* **Provided information**
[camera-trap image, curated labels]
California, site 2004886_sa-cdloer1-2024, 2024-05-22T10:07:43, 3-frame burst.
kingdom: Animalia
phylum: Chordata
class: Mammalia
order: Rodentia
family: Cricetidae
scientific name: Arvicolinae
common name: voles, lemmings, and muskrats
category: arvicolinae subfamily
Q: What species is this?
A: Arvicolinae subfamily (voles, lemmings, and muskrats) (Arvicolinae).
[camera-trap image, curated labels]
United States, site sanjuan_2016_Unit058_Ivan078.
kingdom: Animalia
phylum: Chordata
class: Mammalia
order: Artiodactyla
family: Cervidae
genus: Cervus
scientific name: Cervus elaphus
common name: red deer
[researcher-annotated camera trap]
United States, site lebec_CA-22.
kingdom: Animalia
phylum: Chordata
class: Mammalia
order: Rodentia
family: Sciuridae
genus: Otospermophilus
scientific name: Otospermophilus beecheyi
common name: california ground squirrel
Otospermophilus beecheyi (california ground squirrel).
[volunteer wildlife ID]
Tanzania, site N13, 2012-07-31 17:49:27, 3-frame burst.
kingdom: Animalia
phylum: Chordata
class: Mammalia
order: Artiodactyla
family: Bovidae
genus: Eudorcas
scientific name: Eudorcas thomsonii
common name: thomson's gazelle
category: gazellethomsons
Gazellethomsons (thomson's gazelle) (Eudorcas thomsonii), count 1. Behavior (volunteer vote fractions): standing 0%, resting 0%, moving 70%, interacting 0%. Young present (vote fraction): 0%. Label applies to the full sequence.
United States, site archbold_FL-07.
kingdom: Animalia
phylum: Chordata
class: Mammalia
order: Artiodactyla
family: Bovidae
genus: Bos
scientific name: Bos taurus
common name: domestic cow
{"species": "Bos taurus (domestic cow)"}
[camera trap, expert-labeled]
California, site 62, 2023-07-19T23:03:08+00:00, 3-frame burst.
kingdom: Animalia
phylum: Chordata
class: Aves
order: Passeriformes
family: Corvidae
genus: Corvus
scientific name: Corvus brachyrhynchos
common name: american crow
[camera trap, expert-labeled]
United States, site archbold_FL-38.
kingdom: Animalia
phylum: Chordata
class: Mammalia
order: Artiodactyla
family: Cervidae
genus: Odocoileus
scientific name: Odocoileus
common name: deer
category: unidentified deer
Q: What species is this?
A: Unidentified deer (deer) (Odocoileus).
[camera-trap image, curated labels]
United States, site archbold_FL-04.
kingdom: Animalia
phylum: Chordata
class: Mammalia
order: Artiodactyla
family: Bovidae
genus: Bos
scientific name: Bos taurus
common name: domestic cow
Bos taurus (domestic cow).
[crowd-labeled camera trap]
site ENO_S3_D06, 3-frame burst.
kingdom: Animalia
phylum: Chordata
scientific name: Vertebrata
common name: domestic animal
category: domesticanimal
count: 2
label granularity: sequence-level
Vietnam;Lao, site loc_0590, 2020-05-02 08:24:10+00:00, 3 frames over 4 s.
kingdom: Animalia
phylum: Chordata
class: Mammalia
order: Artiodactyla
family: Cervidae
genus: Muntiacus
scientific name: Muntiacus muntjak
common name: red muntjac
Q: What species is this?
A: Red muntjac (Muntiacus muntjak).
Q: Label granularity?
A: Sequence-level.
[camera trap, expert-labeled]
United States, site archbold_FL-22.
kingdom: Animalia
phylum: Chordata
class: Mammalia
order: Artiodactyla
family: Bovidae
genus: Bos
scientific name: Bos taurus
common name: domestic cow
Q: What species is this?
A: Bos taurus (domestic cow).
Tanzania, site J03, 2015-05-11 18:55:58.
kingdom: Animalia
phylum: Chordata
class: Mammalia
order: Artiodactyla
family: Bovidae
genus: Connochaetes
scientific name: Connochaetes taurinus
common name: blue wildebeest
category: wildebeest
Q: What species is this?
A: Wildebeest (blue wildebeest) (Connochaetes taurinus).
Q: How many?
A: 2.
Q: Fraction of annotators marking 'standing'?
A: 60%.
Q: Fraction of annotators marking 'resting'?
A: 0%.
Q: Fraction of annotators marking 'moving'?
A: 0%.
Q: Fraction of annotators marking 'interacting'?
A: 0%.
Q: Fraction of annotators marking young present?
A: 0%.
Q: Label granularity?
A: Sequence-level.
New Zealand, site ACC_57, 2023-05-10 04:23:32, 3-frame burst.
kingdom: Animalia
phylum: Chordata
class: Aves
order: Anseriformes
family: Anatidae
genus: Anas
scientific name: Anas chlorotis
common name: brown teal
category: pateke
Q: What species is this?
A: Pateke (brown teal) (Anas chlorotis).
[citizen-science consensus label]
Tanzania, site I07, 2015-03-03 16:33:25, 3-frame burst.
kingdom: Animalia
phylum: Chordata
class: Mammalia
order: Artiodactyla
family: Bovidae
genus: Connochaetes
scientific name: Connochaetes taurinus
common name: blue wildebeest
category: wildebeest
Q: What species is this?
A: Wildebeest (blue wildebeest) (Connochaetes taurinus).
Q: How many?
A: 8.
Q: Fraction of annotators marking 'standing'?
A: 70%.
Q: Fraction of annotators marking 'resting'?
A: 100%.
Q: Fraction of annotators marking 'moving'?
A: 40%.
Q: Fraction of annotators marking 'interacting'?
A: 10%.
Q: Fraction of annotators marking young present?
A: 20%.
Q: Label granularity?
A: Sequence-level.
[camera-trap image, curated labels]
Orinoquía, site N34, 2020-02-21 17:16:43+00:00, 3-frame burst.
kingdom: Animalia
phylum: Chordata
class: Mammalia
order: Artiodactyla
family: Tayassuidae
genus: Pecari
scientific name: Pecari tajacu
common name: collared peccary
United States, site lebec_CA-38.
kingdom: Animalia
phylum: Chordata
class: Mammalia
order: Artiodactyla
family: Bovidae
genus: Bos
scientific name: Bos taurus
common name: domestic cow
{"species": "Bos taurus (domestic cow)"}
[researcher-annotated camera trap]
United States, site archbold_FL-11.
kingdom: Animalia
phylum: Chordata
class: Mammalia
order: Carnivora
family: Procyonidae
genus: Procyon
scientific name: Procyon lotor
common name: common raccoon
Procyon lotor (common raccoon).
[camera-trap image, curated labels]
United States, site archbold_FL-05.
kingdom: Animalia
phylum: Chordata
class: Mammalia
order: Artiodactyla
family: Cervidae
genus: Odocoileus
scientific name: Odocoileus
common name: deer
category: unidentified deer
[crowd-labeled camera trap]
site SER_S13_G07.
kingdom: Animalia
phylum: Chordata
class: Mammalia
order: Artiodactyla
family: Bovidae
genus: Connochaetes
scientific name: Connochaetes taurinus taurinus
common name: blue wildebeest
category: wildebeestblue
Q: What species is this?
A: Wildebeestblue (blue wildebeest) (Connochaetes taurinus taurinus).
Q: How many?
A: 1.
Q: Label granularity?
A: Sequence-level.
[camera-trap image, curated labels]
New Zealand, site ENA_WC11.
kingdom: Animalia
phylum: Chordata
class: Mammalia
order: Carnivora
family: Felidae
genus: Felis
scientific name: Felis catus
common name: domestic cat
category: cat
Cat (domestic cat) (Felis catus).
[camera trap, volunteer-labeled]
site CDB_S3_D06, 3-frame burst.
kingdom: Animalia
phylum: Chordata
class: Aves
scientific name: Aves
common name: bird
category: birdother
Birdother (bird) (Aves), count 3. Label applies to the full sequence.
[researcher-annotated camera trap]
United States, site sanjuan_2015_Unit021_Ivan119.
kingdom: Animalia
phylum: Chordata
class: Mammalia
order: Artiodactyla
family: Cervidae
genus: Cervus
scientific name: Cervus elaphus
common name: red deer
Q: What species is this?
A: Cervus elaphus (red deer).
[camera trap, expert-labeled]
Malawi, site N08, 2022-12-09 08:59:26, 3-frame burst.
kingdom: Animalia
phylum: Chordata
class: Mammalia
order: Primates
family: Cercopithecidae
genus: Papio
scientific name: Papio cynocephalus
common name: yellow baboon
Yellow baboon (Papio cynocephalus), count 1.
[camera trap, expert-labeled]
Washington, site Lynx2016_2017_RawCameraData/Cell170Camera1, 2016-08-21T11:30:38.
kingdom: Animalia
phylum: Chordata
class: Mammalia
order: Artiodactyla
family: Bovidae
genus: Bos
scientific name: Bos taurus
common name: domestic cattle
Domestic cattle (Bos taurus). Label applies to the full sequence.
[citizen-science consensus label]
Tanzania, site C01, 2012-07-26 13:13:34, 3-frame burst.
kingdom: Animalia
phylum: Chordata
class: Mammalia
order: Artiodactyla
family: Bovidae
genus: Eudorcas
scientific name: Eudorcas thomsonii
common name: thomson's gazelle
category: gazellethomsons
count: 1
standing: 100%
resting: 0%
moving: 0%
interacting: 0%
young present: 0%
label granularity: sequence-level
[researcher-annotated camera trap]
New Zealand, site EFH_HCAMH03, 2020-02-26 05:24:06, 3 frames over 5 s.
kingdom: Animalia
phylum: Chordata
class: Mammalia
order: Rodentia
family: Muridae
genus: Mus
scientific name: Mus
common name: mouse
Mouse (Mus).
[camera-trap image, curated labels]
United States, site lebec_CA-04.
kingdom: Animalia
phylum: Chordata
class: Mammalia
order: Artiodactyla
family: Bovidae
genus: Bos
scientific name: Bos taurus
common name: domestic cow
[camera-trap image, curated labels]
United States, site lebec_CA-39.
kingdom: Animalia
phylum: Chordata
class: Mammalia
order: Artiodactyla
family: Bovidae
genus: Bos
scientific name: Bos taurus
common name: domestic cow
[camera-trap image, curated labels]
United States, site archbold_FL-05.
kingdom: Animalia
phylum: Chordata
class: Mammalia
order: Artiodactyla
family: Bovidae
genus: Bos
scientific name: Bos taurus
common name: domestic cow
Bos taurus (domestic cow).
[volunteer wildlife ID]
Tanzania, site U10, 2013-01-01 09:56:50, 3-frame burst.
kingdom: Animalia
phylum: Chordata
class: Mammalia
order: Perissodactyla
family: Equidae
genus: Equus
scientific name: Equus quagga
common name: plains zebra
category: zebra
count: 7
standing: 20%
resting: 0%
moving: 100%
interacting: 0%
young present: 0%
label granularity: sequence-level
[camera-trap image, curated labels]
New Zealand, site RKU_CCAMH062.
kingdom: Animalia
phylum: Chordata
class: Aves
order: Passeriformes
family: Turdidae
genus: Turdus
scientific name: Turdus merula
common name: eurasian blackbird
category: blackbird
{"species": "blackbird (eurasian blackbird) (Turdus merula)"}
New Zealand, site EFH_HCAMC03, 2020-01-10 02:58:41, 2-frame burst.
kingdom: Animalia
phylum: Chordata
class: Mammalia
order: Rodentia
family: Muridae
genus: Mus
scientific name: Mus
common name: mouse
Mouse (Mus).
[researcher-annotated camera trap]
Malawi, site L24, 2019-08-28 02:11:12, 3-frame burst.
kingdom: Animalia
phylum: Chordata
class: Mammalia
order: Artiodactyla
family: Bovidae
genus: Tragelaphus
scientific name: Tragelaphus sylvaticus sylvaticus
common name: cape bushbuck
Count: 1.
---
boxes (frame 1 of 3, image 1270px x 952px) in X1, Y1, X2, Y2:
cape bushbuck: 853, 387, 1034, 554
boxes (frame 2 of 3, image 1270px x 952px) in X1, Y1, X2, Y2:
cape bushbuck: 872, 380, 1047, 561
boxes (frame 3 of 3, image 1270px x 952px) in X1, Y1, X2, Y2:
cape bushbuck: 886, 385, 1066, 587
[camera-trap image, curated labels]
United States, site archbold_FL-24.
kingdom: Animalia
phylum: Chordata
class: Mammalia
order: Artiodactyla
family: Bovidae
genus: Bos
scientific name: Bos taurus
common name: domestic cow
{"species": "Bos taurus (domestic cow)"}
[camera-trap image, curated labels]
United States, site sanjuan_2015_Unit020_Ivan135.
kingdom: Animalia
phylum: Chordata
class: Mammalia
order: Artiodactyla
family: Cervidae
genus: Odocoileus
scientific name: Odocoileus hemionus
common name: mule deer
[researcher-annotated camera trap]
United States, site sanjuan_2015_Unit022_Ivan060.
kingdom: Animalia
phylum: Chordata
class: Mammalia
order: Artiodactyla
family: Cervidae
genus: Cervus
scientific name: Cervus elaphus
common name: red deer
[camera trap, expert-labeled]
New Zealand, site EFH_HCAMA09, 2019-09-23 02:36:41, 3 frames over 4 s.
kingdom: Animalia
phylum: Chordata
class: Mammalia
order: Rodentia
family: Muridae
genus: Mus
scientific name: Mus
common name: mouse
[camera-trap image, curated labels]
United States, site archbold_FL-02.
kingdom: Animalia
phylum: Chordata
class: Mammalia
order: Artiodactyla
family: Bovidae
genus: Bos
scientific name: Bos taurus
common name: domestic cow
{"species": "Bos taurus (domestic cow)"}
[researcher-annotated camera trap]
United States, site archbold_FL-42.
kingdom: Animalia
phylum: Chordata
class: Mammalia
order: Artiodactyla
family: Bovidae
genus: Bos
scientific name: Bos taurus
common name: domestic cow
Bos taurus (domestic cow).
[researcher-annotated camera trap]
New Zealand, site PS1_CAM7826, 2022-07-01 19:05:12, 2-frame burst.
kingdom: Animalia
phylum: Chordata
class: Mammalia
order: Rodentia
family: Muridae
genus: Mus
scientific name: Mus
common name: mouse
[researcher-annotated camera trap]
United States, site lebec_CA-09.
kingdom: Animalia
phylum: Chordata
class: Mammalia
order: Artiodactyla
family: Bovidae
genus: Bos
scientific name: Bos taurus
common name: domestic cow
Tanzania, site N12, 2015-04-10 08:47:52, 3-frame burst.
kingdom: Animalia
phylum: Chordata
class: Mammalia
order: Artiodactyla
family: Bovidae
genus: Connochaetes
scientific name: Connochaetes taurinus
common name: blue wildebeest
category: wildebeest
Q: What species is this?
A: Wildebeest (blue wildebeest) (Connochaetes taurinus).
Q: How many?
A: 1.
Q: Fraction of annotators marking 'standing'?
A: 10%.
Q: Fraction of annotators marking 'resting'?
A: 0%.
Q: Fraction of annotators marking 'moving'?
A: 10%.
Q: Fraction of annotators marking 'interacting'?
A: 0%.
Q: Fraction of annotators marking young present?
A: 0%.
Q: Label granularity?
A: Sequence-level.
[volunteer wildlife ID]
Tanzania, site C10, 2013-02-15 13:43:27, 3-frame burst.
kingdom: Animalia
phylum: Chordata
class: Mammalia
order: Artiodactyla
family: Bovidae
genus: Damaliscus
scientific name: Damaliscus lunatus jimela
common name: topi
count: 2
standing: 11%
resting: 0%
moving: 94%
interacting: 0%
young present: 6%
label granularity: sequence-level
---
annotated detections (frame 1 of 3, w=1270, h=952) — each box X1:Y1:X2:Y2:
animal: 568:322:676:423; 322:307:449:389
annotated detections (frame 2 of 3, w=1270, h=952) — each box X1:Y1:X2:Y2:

* **What needs to be done**
Only the lines above starting at the line that holds "Tanzania, site U10, 2013-01-01" and ending at the line that holds "moving: 100%" are to be repeated, exactly and in full.

* **Answer to the exercise**
Tanzania, site U10, 2013-01-01 09:56:50, 3-frame burst.
kingdom: Animalia
phylum: Chordata
class: Mammalia
order: Perissodactyla
family: Equidae
genus: Equus
scientific name: Equus quagga
common name: plains zebra
category: zebra
count: 7
standing: 20%
resting: 0%
moving: 100%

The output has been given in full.